Shanghai is said to have around 20 million residents. As I walked around the bustling city I took my own census. I counted about 12, although admittedly there may have been some double ups.

The traffic lights here are the most ornamental I have came across in my travels. All these red, amber, and green decorations do is change colour. Drivers here scarcely stop to ponder their meaning. Hence crossing the roads here is dangerous as declaring war on the Sparta armed with a toothpick.
No one gives way to anything here. Turning traffic at intersections honk loudly as they barge their way through pedestrians crossing on the green mans invitation.
I saw my life flash before me the first two times I tried to cross the street. After that I fervently sought out Chinaman insurance. It is a bit like crossing the street as a child on school trip. Except you don't just walk up to someone and hold their hand. When you get to a road you would like to cross, you just stand on the right hand side (the direction from which the traffic is coming) of one of the locals, who unknown to them as just opted in to be your human shield.
You just stand with them and when they thinks it is a good idea to cross you go with it. You do need a little bit of common sense, if you are with a pack of people, then majority rules and you don't just stray out there with a lone ranger. This etiquette saw me me in good stead for the rest of the day.
Chinaman Insurance - don't leave the curb without it.

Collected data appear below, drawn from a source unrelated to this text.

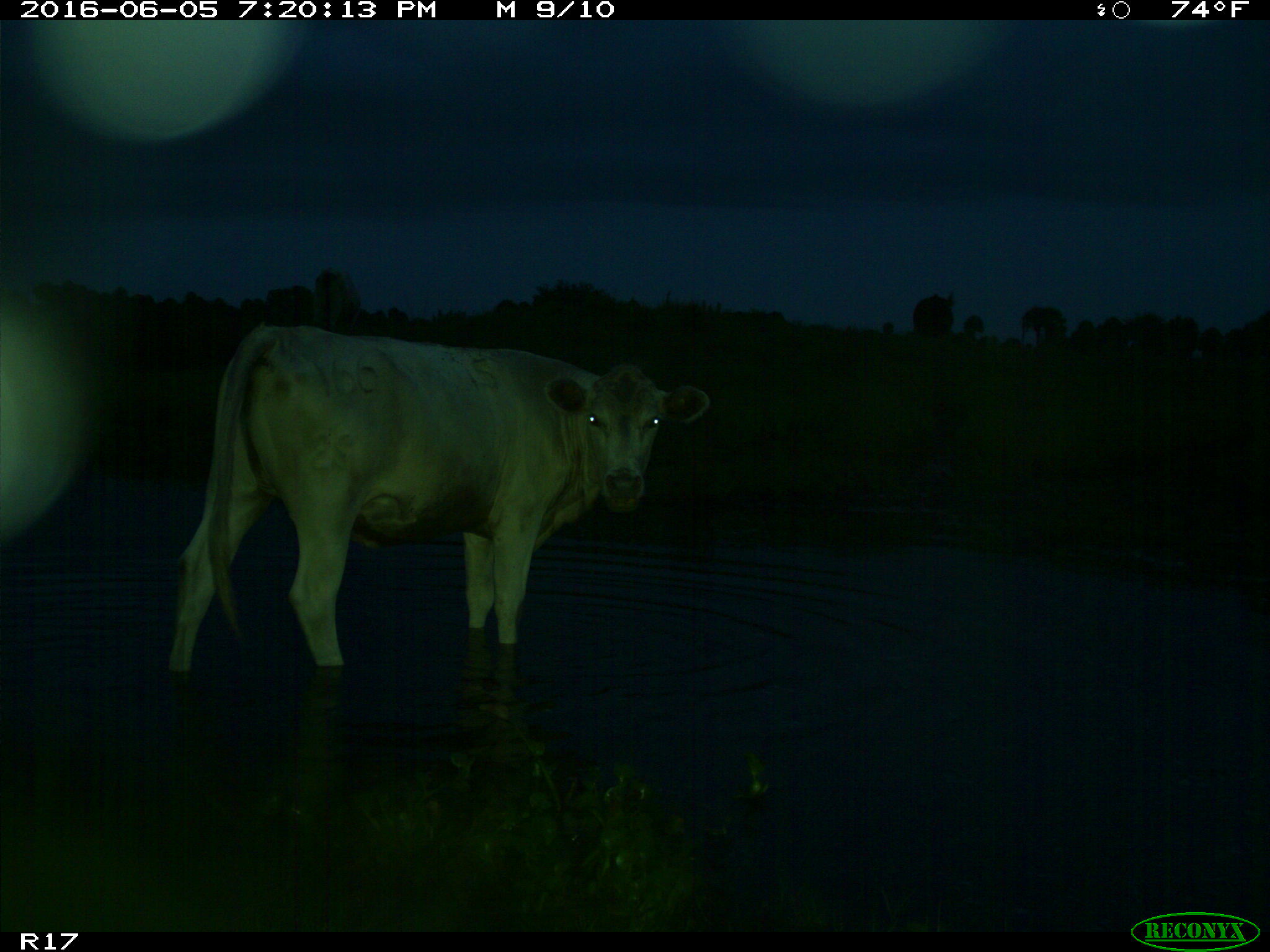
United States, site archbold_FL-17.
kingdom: Animalia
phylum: Chordata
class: Mammalia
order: Artiodactyla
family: Bovidae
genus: Bos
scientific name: Bos taurus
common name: domestic cow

On the busy intersections there are hired hands. Nice men wearing vests and white gloves who conduct the pedestrians across the street. He tells cars to back-up when they have stopped too closely to the crossing. motorbikes to stop jumping the gun and pointlessly yells at people speeding through red lights. It seams a bit strange that peoples will to live has been farmed out to this whistle yielding bloke. This man's main task is helping pedestrians to not die. He just reminds people of the basics like; on the road is where the fast cars go, and you'll have a better chance of getting to where you are going if you are not dead.

I know for certain now that the proverbial chicken that crossed the road was definitely not a Chinese Chicken. Otherwise that joke with always end with, I guess we will never know. (unless you believe in the after-life for our feathered friends)


Well that is my summation of day one. I am about to give supermarket shopping a go. Lets hope it proves to be far more productive than than me buying bananas off street vendors.